**PASSAGE TO READ:**
= = =

# Good things to wear to protect your face from the cold?



## JBthe3rd (Jan 31, 2012)

Air Hole face mask


----------



## XR4Ti (Dec 12, 2009)

I use a Merino wool buff. You can pull it over your ears, head, or wear as a neck gaiter. It dries quick, doesn't get crusty, doesn't get stinky.


----------



## snowklinger (Aug 30, 2011)

A beard works pretty good. Everything else fogs your gogs like 200x worse.

I'm usually too hot so this year I'm goin shaven.


----------



## IdahoFreshies (Jul 9, 2011)

a bandana is probably the worst thing you can use for your face. I use a face mask about 50% of the time, a lot of times i get pretty hot with it on, but the conditions where i do have a face mask on would freeze the bandana in about 20 minutes and it would be uncomfortable and useless. Also they never stay tight or stay on. I like using a tall fleece neck warmer, and i bring it up over my nose. Then i just pull it down when i don't want it. A good breathable half face mask works best IMO.


----------



## CheeseForSteeze (May 11, 2011)

Neck gaiter that can pull up works well


----------



## irrballsac (Dec 31, 2011)

Rookie09 said:


> What are some good things to wear to keep my face warm on cold days. I could use a bandana but those seem like a hassle and don't form to my face. Are balaclavas good to use? If so, does this seem like a good buy:
> 
> Awesome Cold Weather Addition!! - Under Armour ColdGear Balaclava - Epinions.com
> 
> I want something that will completely cover my face when I wear goggles, won't fog my goggles up, and is thin enough to fit under a helmet. If you have any other suggestions, I'm open to anything


I use a Balaclava I bought at R.E.I. it's not a fancy one from underarmor, but works great. You can pull it down to keep just your neck warm, cover your whole head, or just do half. The only real issue I have is putting goggles on you have to pull it up a little high on your nose and then after the goggles are situated, you pull it down. It covers everything, and you can bomb runs without getting bad windburn on your face.


----------



## Rookie09 (Sep 5, 2012)

ya i was looking at the long gaitors too that i could pull up over my face. i can get one of these under armour ones for about $12 though and if you get too hot you can pull it down below you chin. It seems pretty useful for me but what kind of problems/limitations would they bring?


----------



## Jason (Feb 15, 2011)

I use this and it works great. 

Seirus Innovation Men's Neofleece Combo Scarf,Black,Medium: Amazon.com: Clothing


----------



## NWBoarder (Jan 10, 2010)

I have a Turtle Fur neck gaiter that pulls up over the face as well, but I only use it when it's either frigidly cold, or stupid deep. Otherwise, I just go uncovered.


----------



## Sassicaia (Jan 21, 2012)

= = =

Data items:

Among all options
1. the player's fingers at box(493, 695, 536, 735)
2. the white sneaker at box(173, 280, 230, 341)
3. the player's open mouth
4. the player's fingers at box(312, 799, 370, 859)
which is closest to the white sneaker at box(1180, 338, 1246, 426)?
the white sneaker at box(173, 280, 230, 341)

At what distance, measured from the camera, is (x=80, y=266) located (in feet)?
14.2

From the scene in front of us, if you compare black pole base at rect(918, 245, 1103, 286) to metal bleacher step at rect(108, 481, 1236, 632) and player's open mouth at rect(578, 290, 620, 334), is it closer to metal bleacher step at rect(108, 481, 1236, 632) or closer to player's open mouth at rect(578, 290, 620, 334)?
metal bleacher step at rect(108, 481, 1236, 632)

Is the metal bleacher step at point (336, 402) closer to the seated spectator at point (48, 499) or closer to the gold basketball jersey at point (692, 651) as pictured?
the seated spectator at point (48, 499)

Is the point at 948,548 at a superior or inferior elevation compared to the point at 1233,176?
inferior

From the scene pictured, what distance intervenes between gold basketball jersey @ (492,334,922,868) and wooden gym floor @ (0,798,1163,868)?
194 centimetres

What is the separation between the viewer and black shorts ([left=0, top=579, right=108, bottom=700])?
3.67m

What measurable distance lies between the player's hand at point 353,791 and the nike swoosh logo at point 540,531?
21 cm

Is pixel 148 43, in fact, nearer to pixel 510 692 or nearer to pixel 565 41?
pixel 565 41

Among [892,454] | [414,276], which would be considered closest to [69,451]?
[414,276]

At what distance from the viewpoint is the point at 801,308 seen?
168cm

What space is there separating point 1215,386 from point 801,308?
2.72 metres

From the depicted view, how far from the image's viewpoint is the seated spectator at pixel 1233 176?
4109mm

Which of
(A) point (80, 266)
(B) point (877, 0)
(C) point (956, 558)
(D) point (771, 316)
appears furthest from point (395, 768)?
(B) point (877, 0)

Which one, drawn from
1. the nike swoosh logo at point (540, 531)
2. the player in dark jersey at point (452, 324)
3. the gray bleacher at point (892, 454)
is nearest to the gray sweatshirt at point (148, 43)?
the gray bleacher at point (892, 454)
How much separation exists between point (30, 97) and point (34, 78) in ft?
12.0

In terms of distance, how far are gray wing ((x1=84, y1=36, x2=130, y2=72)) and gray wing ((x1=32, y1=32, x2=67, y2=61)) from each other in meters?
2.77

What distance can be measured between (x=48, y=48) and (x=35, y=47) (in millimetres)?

= = =

**WRITTEN PROBLEM A:** In the thread about protecting your face from the cold, list every username whose heading shows a date in 2011.
**WRITTEN PROBLEM B:** Resume the thread about protecting your face from the cold from where it stops.

**WRITTEN REPLY A:** snowklinger, IdahoFreshies, CheeseForSteeze, irrballsac, Jason

**WRITTEN REPLY B:**
I never had luck with finding good face covers. Start of last year I must have bought 4-5 different balaclavas and face covers. All of then ended up not working well for various reason i.e. poor circulation, uncomfortable straps, poor overall fit, fogged up goggles etc. The problem immediately went away after getting a Burton AK jacket which has an extra high neck that goes up to the middle of your nose. Its perfect to fit your face in and cuts the wind chill. Even on the coldest days last season I was fine.


----------



## Rookie09 (Sep 5, 2012)

Jason said:


> I use this and it works great.
> 
> Seirus Innovation Men's Neofleece Combo Scarf,Black,Medium: Amazon.com: Clothing


that looks pretty nice. does it work well with a helmet that has ear padding or would that get in the way?


----------



## snowklinger (Aug 30, 2011)

u can wear all that shit under helmet no worries its just like fleece and/or wetsuit material. I have a serius fleece hood that I use for really cold days.


----------



## Rookie09 (Sep 5, 2012)

Jason said:


> I use this and it works great.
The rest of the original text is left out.